***** GIVEN DATA *****

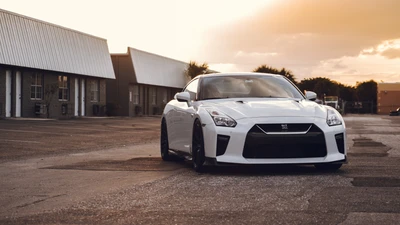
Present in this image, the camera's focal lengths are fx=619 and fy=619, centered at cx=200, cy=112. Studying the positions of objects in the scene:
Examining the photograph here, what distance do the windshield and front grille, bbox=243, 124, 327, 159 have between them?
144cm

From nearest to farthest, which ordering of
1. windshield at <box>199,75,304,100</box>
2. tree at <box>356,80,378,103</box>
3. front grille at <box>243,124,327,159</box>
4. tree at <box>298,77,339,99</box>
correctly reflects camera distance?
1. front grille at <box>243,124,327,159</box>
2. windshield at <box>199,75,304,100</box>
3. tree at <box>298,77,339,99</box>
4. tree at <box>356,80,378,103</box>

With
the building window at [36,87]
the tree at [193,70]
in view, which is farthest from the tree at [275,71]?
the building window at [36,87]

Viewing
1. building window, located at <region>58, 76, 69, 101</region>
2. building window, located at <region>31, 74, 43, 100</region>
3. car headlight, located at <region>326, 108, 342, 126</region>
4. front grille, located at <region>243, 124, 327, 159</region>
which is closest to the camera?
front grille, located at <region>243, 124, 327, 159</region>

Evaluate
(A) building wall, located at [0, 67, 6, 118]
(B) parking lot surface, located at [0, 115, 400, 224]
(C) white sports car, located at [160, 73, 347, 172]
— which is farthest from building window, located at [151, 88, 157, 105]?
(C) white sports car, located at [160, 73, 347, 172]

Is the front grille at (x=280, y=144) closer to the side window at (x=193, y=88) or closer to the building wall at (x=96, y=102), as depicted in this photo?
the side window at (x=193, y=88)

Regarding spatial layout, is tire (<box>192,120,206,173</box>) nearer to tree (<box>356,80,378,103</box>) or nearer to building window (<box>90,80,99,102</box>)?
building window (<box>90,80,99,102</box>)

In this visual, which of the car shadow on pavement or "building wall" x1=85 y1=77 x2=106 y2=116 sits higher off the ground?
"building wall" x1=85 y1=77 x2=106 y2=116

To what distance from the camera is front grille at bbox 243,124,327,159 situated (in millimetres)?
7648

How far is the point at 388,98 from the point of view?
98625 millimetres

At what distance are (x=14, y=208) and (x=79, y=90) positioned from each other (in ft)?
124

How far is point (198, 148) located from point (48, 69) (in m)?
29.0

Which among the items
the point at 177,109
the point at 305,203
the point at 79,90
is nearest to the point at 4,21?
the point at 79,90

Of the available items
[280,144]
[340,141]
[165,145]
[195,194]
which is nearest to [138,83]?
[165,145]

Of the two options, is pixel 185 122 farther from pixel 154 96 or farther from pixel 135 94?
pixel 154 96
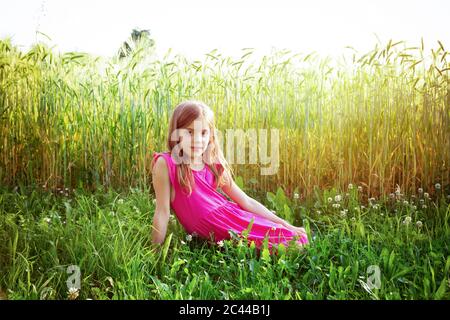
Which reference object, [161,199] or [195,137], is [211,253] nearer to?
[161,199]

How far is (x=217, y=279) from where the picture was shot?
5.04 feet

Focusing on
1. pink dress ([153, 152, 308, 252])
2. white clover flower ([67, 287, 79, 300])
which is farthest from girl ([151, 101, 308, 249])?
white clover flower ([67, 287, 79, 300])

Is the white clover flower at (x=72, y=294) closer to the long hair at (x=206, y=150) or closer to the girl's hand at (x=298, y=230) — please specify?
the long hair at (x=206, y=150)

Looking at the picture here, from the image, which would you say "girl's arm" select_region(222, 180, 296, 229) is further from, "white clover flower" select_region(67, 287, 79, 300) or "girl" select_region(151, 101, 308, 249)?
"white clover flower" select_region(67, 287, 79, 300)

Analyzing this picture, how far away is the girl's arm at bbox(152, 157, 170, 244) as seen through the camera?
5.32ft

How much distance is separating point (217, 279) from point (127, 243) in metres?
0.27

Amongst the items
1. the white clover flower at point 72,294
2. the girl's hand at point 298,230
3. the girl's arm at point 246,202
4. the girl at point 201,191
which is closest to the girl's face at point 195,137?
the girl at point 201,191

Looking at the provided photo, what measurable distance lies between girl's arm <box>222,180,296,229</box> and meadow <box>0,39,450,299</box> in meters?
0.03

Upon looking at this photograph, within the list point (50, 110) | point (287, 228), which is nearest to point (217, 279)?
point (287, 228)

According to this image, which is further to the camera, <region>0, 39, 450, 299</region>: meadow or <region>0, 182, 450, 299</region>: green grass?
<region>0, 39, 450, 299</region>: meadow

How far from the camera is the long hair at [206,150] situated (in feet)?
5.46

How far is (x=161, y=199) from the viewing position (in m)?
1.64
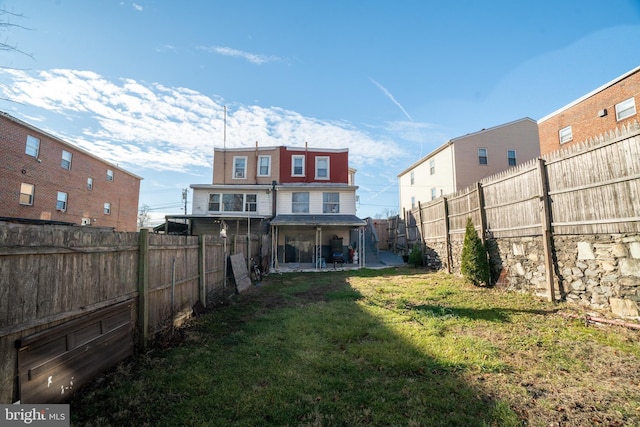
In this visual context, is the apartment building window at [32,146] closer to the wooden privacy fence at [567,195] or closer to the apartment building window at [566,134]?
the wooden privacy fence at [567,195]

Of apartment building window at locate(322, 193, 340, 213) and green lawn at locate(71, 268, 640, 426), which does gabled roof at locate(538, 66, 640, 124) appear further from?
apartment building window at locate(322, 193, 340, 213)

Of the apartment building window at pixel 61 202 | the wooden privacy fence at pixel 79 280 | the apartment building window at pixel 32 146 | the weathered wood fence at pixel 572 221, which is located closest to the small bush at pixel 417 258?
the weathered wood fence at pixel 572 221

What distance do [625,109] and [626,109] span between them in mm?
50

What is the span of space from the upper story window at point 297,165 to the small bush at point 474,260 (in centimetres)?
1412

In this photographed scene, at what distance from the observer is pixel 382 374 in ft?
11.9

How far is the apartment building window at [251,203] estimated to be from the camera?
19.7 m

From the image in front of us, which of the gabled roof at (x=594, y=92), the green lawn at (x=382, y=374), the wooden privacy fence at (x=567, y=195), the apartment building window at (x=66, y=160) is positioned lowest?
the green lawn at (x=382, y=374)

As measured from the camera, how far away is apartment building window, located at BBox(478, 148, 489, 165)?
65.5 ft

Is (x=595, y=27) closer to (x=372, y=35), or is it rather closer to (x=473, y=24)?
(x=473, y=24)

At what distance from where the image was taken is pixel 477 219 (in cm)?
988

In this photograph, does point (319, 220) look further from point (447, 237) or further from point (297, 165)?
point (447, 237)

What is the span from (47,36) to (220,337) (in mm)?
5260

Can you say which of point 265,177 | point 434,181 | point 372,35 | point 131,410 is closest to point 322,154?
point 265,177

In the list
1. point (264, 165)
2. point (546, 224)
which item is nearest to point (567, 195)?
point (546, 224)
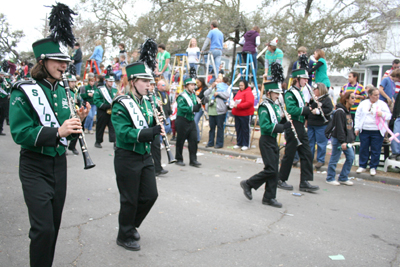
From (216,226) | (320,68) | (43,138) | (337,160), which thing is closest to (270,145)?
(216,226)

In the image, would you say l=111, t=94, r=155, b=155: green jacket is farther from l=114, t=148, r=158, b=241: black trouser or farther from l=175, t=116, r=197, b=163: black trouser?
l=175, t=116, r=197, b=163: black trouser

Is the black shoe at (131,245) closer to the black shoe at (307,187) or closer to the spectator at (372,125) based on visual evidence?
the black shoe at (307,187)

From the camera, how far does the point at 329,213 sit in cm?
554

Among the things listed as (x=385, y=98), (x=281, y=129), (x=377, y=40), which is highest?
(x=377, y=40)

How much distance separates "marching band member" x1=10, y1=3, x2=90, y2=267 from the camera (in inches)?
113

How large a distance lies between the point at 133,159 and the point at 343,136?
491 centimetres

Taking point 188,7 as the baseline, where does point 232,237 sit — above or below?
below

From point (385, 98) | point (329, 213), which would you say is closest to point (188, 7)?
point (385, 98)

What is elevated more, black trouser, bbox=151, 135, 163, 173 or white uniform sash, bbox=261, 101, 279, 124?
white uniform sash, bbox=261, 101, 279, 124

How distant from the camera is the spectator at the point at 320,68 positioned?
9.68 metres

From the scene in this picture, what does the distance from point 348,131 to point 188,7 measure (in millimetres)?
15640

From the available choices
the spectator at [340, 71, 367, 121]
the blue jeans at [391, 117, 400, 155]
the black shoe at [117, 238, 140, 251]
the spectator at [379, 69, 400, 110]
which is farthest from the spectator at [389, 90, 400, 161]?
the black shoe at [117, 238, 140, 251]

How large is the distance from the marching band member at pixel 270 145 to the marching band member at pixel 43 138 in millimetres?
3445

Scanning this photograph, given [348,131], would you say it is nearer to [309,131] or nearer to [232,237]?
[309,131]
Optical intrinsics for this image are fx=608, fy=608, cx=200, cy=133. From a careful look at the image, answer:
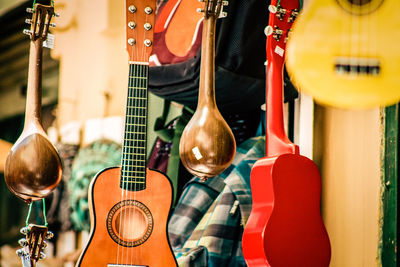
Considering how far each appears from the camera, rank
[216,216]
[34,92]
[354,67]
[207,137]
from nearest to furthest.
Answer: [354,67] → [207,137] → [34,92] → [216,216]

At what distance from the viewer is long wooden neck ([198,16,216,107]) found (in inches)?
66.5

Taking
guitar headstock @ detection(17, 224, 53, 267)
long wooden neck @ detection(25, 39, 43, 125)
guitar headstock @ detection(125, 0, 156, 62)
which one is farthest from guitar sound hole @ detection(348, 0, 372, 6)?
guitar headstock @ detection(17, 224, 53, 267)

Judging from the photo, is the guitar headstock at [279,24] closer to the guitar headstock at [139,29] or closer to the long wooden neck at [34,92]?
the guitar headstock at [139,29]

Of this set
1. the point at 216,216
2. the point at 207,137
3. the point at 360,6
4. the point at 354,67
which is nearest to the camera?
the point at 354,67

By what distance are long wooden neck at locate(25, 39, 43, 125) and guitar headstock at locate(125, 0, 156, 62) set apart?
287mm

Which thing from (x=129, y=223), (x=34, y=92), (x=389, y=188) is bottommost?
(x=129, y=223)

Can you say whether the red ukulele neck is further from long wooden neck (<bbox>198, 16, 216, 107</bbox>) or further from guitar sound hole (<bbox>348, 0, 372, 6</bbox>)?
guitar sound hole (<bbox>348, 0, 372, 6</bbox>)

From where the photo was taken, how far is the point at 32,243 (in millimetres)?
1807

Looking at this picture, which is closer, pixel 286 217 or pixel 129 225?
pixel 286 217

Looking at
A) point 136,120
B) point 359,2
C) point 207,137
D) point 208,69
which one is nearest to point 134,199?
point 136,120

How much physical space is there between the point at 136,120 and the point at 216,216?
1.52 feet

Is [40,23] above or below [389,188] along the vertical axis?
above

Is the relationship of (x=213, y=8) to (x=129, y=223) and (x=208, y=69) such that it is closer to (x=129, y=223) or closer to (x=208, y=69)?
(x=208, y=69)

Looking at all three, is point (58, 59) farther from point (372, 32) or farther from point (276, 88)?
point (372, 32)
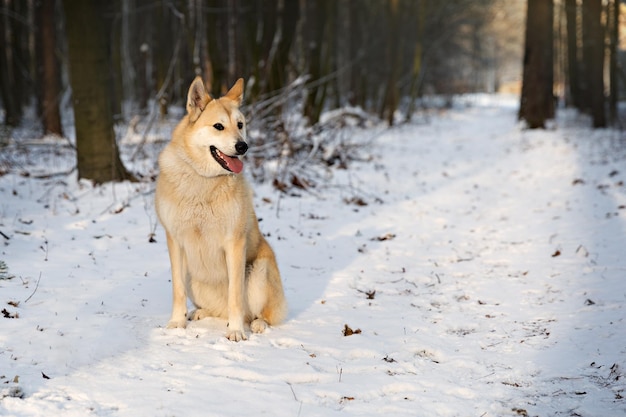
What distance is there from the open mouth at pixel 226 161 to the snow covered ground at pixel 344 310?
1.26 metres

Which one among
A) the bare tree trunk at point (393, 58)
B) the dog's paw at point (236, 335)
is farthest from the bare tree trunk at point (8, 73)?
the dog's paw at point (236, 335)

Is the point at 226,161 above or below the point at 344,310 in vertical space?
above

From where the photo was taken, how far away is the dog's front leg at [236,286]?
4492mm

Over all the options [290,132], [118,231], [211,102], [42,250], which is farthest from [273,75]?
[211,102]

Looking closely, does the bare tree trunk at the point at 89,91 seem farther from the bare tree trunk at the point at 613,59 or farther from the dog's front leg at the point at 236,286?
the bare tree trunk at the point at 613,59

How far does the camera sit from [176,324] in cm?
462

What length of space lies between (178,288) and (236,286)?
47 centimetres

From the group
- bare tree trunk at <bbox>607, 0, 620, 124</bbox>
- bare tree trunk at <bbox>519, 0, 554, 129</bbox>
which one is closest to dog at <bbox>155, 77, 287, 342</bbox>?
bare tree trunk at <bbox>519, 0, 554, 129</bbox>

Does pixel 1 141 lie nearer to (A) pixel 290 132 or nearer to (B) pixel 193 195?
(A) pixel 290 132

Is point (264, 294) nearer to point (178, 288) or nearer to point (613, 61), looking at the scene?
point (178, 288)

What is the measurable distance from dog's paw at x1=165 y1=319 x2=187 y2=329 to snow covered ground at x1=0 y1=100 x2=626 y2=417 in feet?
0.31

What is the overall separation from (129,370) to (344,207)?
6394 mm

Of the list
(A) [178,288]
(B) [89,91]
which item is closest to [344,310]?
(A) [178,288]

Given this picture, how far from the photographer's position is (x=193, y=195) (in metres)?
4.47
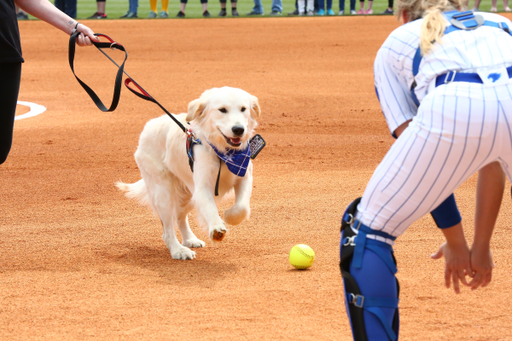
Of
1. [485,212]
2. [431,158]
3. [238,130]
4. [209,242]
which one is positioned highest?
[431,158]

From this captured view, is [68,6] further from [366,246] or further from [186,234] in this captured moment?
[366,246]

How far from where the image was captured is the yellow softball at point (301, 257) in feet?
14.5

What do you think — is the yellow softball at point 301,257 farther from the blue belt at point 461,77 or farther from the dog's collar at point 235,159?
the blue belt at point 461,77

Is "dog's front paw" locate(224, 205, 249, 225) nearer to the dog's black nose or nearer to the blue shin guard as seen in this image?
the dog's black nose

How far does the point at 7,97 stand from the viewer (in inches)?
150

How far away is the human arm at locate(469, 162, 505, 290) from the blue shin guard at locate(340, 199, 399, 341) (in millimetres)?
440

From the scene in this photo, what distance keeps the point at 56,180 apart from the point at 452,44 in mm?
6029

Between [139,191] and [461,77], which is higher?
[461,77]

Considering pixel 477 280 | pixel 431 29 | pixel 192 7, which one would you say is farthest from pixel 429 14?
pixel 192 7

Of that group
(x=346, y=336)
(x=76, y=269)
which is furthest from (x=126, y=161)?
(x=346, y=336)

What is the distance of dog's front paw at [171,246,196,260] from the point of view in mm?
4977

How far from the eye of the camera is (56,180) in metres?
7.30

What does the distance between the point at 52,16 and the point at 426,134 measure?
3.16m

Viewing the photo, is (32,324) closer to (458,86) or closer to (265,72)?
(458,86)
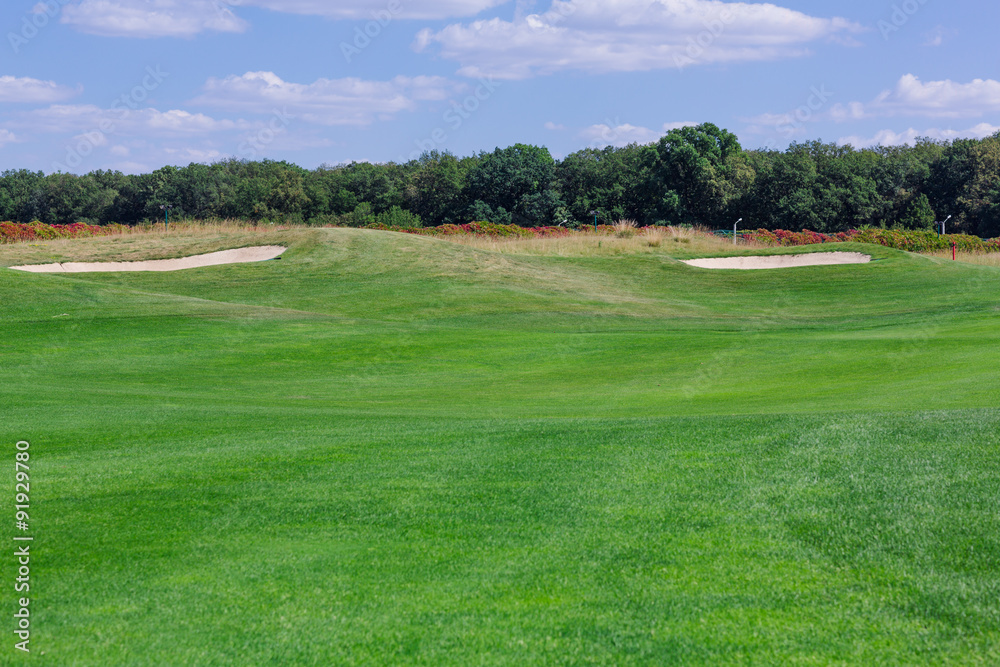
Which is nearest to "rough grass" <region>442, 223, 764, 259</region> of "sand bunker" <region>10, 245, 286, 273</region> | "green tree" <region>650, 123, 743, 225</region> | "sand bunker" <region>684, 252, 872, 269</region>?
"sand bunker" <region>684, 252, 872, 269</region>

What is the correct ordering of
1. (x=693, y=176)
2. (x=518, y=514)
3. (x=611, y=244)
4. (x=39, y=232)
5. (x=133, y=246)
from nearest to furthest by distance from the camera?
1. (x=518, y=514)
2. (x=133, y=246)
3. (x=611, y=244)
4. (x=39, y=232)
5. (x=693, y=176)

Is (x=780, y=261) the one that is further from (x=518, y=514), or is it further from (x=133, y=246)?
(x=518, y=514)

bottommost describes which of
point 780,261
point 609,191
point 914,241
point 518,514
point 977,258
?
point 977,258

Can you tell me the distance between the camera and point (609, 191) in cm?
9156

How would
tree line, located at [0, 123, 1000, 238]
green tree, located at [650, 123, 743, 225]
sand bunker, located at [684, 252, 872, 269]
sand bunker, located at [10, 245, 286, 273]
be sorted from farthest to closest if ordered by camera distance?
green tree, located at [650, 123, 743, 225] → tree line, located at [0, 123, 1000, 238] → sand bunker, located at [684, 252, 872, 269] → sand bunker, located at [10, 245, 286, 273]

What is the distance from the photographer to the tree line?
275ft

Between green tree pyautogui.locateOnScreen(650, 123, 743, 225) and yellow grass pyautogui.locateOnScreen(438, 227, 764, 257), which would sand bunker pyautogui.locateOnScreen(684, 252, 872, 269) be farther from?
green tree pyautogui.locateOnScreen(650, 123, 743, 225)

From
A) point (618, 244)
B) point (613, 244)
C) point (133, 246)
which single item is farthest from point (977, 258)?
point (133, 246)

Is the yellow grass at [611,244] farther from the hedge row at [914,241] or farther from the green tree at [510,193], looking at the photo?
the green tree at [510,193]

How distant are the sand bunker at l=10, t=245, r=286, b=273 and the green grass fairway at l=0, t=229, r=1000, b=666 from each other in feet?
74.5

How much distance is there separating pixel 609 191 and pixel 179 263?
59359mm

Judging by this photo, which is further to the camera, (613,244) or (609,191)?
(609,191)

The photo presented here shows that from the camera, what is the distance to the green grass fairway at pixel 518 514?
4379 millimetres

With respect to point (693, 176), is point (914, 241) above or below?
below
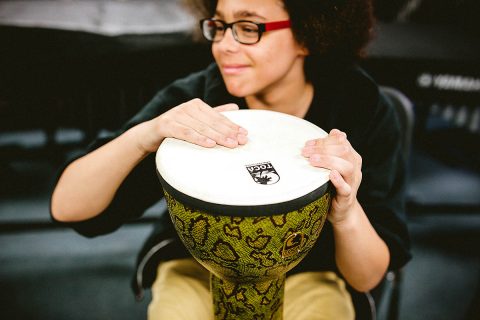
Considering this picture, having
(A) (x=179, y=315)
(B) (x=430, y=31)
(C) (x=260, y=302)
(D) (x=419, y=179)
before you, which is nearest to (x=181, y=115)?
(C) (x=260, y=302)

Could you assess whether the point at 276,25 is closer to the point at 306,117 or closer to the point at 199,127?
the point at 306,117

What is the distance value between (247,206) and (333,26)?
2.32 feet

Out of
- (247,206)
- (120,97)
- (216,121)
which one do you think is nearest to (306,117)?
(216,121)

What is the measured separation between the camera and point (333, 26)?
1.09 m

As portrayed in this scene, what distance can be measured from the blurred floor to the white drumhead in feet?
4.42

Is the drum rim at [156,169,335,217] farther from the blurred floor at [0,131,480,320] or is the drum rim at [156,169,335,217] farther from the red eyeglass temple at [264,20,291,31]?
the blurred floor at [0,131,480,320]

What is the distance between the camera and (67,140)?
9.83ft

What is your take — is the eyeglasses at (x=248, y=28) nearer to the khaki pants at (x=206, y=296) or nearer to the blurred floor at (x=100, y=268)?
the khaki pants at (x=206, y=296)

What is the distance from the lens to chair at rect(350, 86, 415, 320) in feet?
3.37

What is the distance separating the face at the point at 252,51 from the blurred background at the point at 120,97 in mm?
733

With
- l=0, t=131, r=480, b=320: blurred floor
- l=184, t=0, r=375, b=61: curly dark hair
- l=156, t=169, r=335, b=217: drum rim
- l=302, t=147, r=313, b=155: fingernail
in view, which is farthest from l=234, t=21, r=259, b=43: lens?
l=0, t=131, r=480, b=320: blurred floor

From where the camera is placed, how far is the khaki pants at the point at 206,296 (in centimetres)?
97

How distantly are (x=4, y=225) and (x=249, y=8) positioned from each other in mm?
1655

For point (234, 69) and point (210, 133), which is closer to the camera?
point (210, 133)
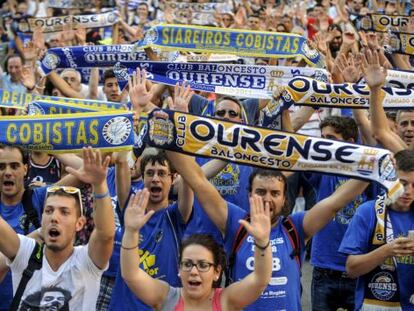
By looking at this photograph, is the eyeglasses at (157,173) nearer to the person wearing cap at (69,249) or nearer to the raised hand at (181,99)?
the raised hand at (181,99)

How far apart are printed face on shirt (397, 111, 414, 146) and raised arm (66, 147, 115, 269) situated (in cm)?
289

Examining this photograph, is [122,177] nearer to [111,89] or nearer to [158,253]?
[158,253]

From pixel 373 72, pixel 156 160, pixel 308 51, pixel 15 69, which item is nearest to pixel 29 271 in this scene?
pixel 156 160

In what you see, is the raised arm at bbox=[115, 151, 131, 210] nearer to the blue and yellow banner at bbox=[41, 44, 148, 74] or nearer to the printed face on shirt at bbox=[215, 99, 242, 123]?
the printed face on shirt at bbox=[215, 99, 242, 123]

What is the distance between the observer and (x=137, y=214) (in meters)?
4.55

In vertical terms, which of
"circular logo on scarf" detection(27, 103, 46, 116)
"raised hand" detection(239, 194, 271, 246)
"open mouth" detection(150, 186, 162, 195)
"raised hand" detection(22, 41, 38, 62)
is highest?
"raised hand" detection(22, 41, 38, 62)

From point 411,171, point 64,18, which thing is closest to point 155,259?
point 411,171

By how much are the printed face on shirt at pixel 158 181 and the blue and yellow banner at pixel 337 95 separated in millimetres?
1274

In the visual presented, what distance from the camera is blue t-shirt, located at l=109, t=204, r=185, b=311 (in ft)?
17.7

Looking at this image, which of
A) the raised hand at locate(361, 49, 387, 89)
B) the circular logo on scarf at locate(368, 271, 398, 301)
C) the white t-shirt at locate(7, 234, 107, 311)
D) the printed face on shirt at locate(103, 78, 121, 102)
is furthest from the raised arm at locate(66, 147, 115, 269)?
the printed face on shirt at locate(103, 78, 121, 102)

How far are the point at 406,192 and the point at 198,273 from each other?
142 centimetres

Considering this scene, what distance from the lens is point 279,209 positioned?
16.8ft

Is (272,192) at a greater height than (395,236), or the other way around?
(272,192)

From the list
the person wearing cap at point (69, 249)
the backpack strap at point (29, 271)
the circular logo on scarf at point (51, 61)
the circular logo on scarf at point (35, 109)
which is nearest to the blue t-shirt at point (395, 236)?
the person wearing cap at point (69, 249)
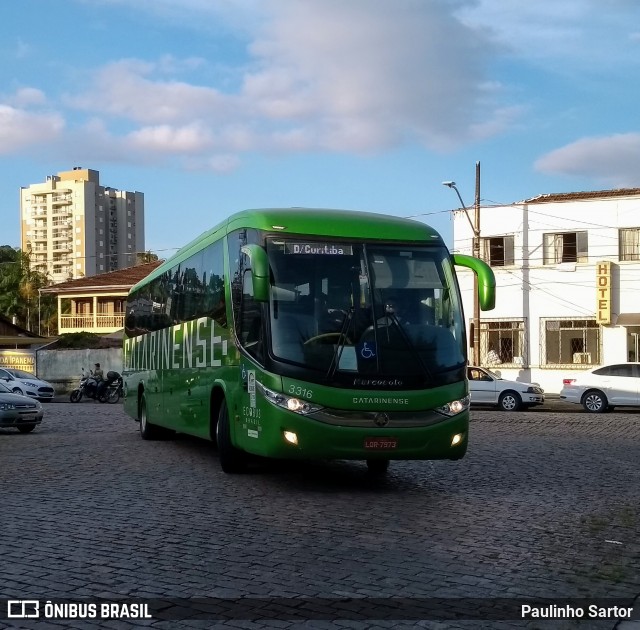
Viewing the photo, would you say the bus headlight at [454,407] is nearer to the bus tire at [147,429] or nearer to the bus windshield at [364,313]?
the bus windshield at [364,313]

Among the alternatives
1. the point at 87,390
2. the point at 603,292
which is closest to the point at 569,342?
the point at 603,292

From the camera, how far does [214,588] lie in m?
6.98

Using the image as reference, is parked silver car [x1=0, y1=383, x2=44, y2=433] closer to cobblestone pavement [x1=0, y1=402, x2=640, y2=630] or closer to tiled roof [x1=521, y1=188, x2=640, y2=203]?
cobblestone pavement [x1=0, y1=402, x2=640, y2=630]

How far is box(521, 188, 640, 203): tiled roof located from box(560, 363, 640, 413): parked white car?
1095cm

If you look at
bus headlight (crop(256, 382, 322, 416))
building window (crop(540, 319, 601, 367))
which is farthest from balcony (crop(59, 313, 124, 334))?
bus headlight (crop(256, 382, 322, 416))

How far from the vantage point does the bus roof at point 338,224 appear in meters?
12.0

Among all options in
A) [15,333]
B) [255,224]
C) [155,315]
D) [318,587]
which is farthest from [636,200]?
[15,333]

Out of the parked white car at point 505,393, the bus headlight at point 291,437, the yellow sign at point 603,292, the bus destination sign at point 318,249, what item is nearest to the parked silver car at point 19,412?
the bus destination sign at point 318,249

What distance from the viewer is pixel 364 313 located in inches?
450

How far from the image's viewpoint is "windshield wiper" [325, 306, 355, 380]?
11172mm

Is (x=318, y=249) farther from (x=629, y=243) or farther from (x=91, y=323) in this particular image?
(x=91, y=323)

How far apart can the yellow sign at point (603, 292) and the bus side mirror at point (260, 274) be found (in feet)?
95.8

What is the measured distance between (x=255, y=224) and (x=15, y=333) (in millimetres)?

*****

■ WORK INSTRUCTIONS: Return exactly the lines from the line bearing "Among the alternatives" to the end of the records, inclusive of both; include no other lines.

■ RESULT OF THIS EXERCISE:
Among the alternatives
1. the point at 87,390
2. the point at 603,292
which is closest to the point at 569,342?
the point at 603,292

From the camera, how far does [214,588] lie in m?
6.98

Using the image as reference, is parked silver car [x1=0, y1=383, x2=44, y2=433] closer to cobblestone pavement [x1=0, y1=402, x2=640, y2=630] or closer to tiled roof [x1=521, y1=188, x2=640, y2=203]?
cobblestone pavement [x1=0, y1=402, x2=640, y2=630]

How far is box(521, 188, 640, 203): tiled roof located from box(560, 363, 640, 413): parked white car?
1095cm

If you look at
bus headlight (crop(256, 382, 322, 416))
building window (crop(540, 319, 601, 367))
which is farthest from balcony (crop(59, 313, 124, 334))?
bus headlight (crop(256, 382, 322, 416))

How far from the vantage point does the bus roof at point 338,224 appear in meters?
12.0

Among all options in
A) [15,333]
B) [255,224]
C) [155,315]
D) [318,587]
which is farthest from [636,200]?
[15,333]

Out of the parked white car at point 505,393, the bus headlight at point 291,437, the yellow sign at point 603,292, the bus destination sign at point 318,249, what item is nearest to the parked silver car at point 19,412?
the bus destination sign at point 318,249

What distance from the viewer is pixel 364 313 located in inches?
450

How far from the image's viewpoint is "windshield wiper" [325, 306, 355, 380]?
11172mm

Is (x=318, y=249) farther from (x=629, y=243) or farther from (x=91, y=323) in this particular image?
(x=91, y=323)

How far apart can the yellow sign at point (603, 292) and the bus side mirror at point (260, 274) be found (in feet)?
95.8

What is the measured distance between (x=255, y=224) and (x=15, y=333) (in millimetres)?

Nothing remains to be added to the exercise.